I don’t know how good this particular translation is, but I think machine translation having been used doesn’t necessarily mean a hack wasn’t done with care and diligence. I think the one I made was at least better than the worst of the 90s.
Honestly it seems like a fascinating process and as long as its announced up-front, I don’t see an issue. I want to try to do one too, maybe not even for publication, just for me.
I’m not an expert but it sounds a lot like the compilation vs recompilation efforts that have been having with N64 games, so they can play on PC. Compilation is going line of code by line of code, and recompilation machine brute forces it which you then go back and tweak. And I think the overall feeling of the Majora’s Mask recomp has been positive, and that any changes are non sequential
This sounds like something special
IMHO, this is an “it is what it is” type situation. I am grateful either way. When it comes to not-for-profit fan translation of a game that is otherwise not having translations completed or is now more likely to get a better translation, I see no ethical issue. Everyone should know by now that the programming is the hardest part. Someone could now step in and say “donate to my patreon and I will give my hand-translated script to the programmer”.
As for the nuances of different philosophies of translation, read any book by Clyde Mandelin Legends of Localization
Hilltop has some great youtube videos as well on the difficulties of translation. They also posted a stream recently of one of the artists they use recreating game artwork which was pretty dope to see the process
That’s pretty cool. I played the PSP version years ago with a translation text file open on my PC and it was doable, but a patch sounds much better.

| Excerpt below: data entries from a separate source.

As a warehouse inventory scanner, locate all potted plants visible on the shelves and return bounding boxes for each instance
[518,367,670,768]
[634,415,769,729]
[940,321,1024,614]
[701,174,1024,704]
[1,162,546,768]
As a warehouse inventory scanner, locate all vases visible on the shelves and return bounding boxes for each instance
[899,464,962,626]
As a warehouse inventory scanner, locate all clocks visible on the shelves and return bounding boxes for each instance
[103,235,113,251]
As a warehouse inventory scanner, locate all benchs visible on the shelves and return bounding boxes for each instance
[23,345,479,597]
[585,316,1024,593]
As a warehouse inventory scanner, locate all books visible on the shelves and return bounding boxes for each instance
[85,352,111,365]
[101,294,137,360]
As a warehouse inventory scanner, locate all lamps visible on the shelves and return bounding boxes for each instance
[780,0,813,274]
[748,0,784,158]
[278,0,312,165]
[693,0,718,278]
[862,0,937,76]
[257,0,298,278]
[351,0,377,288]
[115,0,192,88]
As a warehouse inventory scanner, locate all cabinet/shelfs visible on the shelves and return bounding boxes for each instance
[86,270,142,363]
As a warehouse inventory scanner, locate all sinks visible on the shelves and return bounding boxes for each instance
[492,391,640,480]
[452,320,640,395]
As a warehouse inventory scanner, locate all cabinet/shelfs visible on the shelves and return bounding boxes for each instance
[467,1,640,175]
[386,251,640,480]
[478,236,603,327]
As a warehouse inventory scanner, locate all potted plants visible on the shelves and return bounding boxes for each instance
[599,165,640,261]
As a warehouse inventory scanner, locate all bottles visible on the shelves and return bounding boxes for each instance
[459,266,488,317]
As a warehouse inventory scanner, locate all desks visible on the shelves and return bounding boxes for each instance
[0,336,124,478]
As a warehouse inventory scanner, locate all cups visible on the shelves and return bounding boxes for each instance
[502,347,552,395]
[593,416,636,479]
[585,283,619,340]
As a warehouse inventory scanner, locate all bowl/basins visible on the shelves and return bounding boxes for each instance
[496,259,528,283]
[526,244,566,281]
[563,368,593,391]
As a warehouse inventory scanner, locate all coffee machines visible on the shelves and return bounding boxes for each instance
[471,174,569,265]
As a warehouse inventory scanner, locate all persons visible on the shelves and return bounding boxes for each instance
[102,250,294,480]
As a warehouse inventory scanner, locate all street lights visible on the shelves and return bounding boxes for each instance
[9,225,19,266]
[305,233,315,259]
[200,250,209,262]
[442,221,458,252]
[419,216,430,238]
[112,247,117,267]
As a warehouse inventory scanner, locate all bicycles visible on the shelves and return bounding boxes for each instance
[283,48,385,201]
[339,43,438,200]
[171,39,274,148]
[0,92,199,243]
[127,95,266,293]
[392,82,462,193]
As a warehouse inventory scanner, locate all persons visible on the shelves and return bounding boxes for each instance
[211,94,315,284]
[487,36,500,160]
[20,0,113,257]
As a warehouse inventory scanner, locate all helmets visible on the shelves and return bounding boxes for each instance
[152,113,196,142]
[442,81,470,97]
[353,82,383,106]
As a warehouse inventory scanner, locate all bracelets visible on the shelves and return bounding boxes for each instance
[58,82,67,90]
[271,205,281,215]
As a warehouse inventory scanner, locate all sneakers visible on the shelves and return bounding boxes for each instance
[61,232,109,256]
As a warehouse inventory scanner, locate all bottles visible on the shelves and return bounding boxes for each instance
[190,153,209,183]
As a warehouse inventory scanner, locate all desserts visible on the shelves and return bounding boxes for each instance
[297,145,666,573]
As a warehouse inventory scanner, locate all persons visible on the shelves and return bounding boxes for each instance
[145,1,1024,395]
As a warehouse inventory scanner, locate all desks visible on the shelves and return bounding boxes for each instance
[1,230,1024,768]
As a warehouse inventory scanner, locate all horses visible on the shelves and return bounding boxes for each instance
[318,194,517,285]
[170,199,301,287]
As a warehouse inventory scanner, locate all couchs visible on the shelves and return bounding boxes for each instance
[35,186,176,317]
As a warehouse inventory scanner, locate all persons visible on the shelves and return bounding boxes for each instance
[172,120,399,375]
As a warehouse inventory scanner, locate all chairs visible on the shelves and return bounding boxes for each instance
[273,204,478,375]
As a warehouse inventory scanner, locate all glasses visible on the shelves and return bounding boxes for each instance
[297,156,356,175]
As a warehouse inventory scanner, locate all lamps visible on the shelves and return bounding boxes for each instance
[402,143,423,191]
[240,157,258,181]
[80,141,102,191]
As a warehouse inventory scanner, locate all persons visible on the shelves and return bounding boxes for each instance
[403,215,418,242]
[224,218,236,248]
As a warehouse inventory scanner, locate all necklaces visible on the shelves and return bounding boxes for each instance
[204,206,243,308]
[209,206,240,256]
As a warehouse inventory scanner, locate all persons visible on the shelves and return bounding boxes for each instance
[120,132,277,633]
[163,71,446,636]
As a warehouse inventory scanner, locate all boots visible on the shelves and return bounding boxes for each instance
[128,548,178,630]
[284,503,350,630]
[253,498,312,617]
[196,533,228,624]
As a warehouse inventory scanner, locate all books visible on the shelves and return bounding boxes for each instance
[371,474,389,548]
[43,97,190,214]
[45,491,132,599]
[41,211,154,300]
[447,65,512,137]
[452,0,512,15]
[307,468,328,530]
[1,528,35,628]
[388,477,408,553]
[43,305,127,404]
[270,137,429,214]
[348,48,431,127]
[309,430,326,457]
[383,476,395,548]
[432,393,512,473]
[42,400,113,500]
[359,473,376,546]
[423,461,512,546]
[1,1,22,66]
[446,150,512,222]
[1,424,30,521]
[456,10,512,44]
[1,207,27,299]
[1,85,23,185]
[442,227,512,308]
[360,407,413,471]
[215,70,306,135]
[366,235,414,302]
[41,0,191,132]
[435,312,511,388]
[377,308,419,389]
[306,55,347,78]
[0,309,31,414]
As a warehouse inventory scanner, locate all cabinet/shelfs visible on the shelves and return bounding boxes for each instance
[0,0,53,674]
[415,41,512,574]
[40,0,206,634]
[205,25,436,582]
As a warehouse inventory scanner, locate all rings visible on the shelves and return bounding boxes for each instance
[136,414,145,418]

Apparently this is a release based off of some old code that was previously published to github and was released without communicating with the dev/translator.
There’s a better version in development still apparently, although it’s been quite a while. Probably more pressing is that this one will apparently be unfinishable.
Aw jeez. Yeah upon closer inspection it’s still not totally there either.
Which is FINE, I can wait longer, I have too much going on to play an RPG on a home console right now.
yet again the fan translation community has far too much drama.
I can’t wait to get off work and play this thing. I love it whenever I find some odd indie project from decades ago that has had some sort of following but that I’ve never heard off.
The Princess Crown fan translation saga continues with a video update from the original translators.